2. Penyaluran Kredit Konsumtif diganti menjadi emas

Dalam melakukan penyaluran kredit konsumtif, Bank Syariah menerapkan sistem jual beli. Untuk kredit konsumtif, biasanya Bank Syariah membeli dahulu barang yang diinginkan oleh nasabah, misal motor. Hal seperti ini, sebenarnya sah dan tidak mengandung unsur riba. Akan tetapi, proses penyaluran kredit konsumtif seperti ini cenderung kaku dan berbelit. Karena, Bank Syariah juga berperan sebagai Showroom, Dealer, Reseller atau sejenisnya. Hal ini lah mengapa Bank Syariah sulit bersaing dengan lembaga keuangan lain.

Solusi yang bisa diambil adalah, bekerjasama dengan PT. Aneka Tambang, Tbk dalam hal pengadaan emas. Emas yang disalurkan kepada masyarakat dalam bentuk kredit, dikembalikan dengan kadar jumlah yang sama. Karena, emas memiliki sifat tahan terhadap inflasi. Dengan cara ini, Bank Syariah tidak perlu berperan ganda sebagai penyalur kredit maupun sebagai reseller.

3. Menerapkan sistem LAKU PANDAI yang dicanangkan oleh OJK

Kantor Cabang maupun Kantor Cabang Pembantu yang dimiliki oleh Bank Syariah, biasanya baru terdapat di kawasan ramai penduduk atau pusat bisnis di suatu daerah. Hal ini tentu menghambat masyarakat di daerah yang ingin menggunakan jasa dari Bank Syariah. Maka, sistem LAKU PANDAI memungkinkan membuka agen di daerah-daerah terpencil yang sulit dijamah oleh Bank Syariah. Hal ini juga bisa menghemat pengeluaran Bank Syariah dalam membuka kantor cabang baru dan biaya operasional mereka.

Sistem bagi hasil, akan sangat berguna bagi seseorang yang bersedia membuka kantor agen di daerahnya, sehinggal literasi keuangan syariah bisa merambah ke daerah-daerah juga. Cara menggunakan sistem bagi hasil, bisa ditentukan dengan poin. Misalkan 1 kali ada nasabah yang ingin menabung, agen tersebut mendapat 1 poin. Apabila sudah terkumpul beberapa poin, bisa ditukar dengan rupiah yang akan dikirim ke rekening agen.
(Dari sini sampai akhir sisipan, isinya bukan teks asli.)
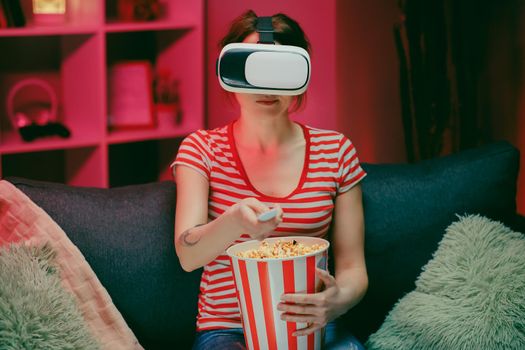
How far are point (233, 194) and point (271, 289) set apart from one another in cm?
35

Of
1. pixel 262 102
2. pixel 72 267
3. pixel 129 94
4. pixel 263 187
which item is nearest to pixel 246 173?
pixel 263 187

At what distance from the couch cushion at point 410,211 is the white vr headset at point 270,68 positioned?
0.84m

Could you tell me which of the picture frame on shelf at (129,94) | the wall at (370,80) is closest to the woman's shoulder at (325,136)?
the wall at (370,80)

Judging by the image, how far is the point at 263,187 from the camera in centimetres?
187

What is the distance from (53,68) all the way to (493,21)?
1.66 metres

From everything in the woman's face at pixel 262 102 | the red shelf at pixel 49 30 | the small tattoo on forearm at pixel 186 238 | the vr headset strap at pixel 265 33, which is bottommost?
the small tattoo on forearm at pixel 186 238

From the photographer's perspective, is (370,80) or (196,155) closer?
(196,155)

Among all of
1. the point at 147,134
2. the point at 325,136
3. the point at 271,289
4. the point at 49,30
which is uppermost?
the point at 49,30

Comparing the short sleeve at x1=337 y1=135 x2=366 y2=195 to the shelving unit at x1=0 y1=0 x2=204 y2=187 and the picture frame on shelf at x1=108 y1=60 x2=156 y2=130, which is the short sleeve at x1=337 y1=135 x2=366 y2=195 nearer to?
the shelving unit at x1=0 y1=0 x2=204 y2=187

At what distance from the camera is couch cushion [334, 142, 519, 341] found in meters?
2.10

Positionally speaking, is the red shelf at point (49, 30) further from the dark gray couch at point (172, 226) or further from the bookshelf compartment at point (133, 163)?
the dark gray couch at point (172, 226)

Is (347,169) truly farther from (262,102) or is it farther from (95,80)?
(95,80)

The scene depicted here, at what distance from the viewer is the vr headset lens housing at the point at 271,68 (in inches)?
51.8

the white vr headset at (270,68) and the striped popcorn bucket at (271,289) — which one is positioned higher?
the white vr headset at (270,68)
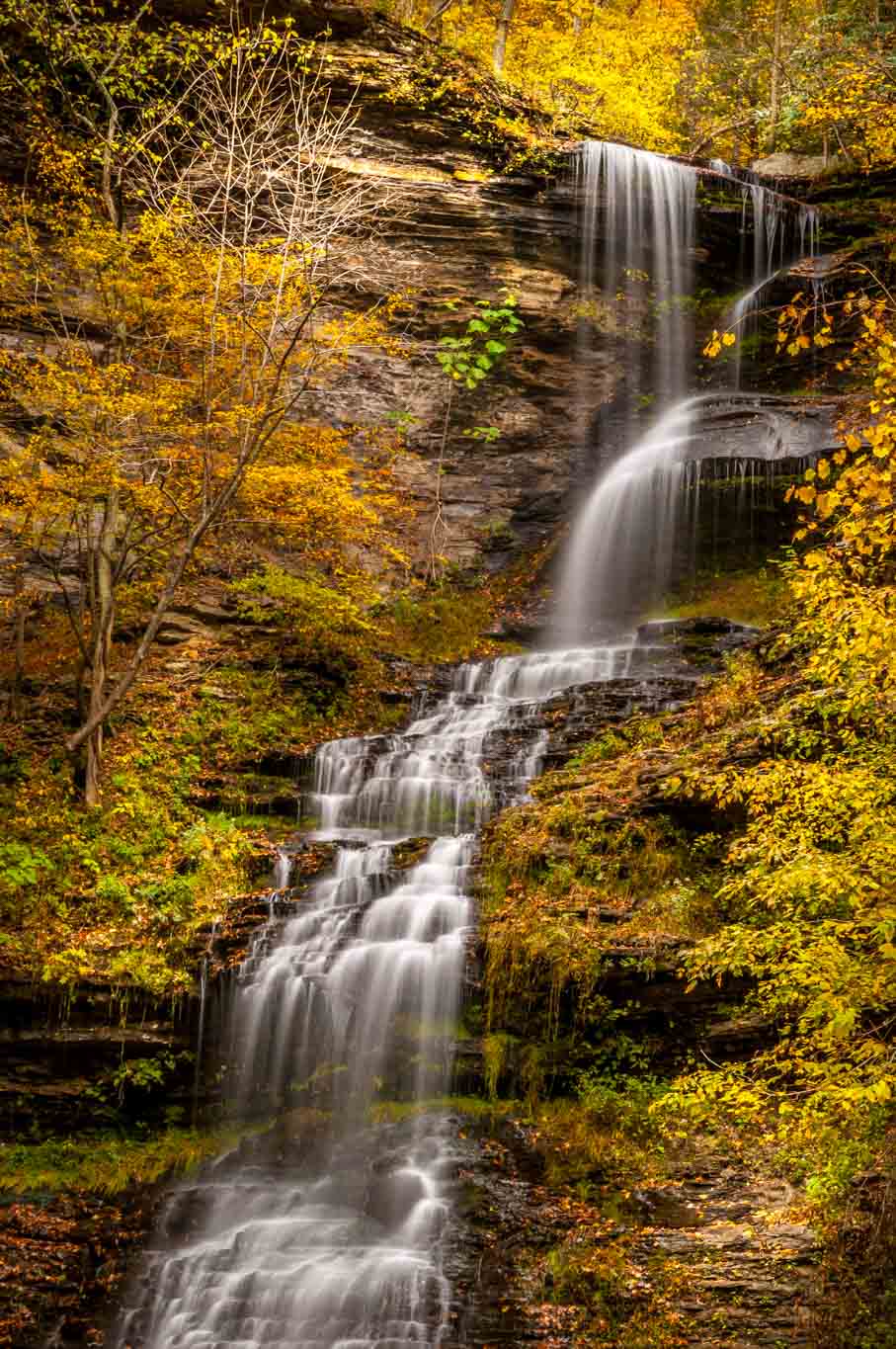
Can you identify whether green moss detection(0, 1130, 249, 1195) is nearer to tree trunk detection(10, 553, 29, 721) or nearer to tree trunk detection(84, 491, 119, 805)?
tree trunk detection(84, 491, 119, 805)

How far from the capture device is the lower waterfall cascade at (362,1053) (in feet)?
22.3

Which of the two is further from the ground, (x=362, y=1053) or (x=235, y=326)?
(x=235, y=326)

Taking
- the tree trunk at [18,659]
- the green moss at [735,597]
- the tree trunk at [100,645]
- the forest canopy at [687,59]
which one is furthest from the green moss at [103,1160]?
the forest canopy at [687,59]

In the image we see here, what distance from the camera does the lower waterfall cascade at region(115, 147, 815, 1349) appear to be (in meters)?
6.79

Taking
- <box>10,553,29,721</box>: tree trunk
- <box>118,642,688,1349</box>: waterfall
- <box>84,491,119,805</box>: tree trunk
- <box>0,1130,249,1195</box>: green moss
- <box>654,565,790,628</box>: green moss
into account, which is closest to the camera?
<box>118,642,688,1349</box>: waterfall

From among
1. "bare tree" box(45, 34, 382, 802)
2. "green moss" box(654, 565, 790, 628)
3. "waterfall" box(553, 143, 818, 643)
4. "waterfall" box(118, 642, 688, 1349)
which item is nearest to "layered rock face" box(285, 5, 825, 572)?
"waterfall" box(553, 143, 818, 643)

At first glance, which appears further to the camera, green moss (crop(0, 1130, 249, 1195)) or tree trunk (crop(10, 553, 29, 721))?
tree trunk (crop(10, 553, 29, 721))

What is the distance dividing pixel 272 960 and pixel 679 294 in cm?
1624

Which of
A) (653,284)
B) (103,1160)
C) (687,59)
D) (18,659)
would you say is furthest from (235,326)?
(687,59)

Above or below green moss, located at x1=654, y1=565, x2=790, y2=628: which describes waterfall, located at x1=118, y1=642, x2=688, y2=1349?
below

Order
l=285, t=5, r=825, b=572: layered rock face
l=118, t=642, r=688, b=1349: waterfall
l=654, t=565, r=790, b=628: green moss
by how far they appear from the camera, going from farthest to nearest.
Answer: l=285, t=5, r=825, b=572: layered rock face, l=654, t=565, r=790, b=628: green moss, l=118, t=642, r=688, b=1349: waterfall

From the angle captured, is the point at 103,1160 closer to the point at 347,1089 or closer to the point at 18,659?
the point at 347,1089

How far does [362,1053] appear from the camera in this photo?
8625 mm

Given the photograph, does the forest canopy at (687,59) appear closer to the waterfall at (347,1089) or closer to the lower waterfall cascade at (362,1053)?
the lower waterfall cascade at (362,1053)
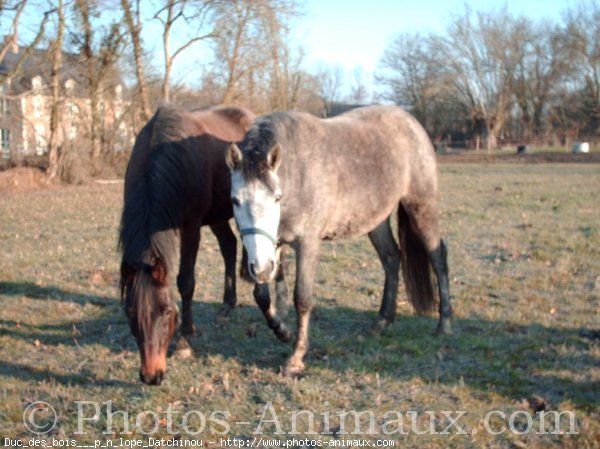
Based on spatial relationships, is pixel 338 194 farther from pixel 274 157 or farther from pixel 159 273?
pixel 159 273

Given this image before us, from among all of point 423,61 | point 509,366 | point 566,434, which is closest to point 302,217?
point 509,366

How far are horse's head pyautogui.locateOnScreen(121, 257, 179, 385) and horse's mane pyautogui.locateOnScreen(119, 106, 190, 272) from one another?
0.08m

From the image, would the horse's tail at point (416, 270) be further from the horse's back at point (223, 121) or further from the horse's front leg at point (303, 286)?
the horse's back at point (223, 121)

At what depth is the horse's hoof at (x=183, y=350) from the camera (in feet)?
15.0

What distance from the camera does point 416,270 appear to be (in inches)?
219

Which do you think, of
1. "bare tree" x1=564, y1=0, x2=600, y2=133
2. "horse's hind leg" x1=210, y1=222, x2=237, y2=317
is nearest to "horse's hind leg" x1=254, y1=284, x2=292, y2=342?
"horse's hind leg" x1=210, y1=222, x2=237, y2=317

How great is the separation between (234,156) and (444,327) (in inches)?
103

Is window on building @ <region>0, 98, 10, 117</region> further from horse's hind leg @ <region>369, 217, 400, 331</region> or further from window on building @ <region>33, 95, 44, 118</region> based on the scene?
horse's hind leg @ <region>369, 217, 400, 331</region>

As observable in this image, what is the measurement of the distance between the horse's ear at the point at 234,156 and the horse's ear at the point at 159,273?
818mm

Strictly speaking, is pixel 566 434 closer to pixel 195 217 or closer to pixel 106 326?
pixel 195 217

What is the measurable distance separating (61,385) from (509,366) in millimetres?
3327

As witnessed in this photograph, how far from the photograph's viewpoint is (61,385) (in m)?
4.04

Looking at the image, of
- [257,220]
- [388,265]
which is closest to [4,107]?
[388,265]

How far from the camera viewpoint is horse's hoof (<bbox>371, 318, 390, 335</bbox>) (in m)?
5.07
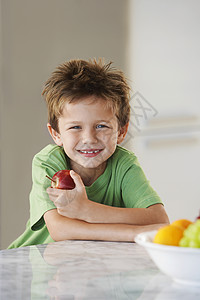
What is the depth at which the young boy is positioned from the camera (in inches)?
49.3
4. Tidak boleh ada denda keterlambatan

Banyak para alim ulama, mengatakan bahwa pembayaran denda pada akad utang piutang yang telah melewati jatuh tempo hukumnya riba, seperti yang dikatakan oleh Ust. Dr. Erwandi Tarmizi, MA. (Pakar Kontemporer Syariah). Bahkan ada pula, yang mengatakan bahwa denda menggunakan harta benda itu hukumnya riba, seperti yang dikatakan oleh Buya Yahya (Pendiri LPD Al-Bahjah).

Maka, agar Bank Syariah tetap berpedoman pada nilai prinsip syariah, masukan tersebut tentu saja tidak bisa dianggap remeh. Kita semua tahu, orang yang memiliki hutang, tentu mereka berjuang untuk segera melunasinya entah dengan cara bekerja, berdagang, menjual aset nya dan lain-lain. Apabila terjadi keterlambatan, lalu pihak Bank Syariah menetapkan denda agar segera membayar, hal ini bukan solusi yang jitu, melainkan akan membuat pikiran orang yang berhutang semakin runyam. Karena ia pun harus membayar denda sembari membayar hutang yang harus segera dilunasi. Maka, cara yang tepat adalah dengan menggunakan asas kekeluargaan.

Seperti yang saya sebutkan pada poin pertama, bahwa lembaga keuangan syariah sebaiknya berperan sebagai penasehat atau konsultan telebih dahulu. Sehingga, industri dari sektor lain bisa berkembang lebih cepat karena pendanaan yang diberikan oleh Bank Syariah tidak membebani kegkatan operasional mereka.

5. Penyaluran Kredit Produktif menggunakan sistem Modern Monetary Theory (MMT)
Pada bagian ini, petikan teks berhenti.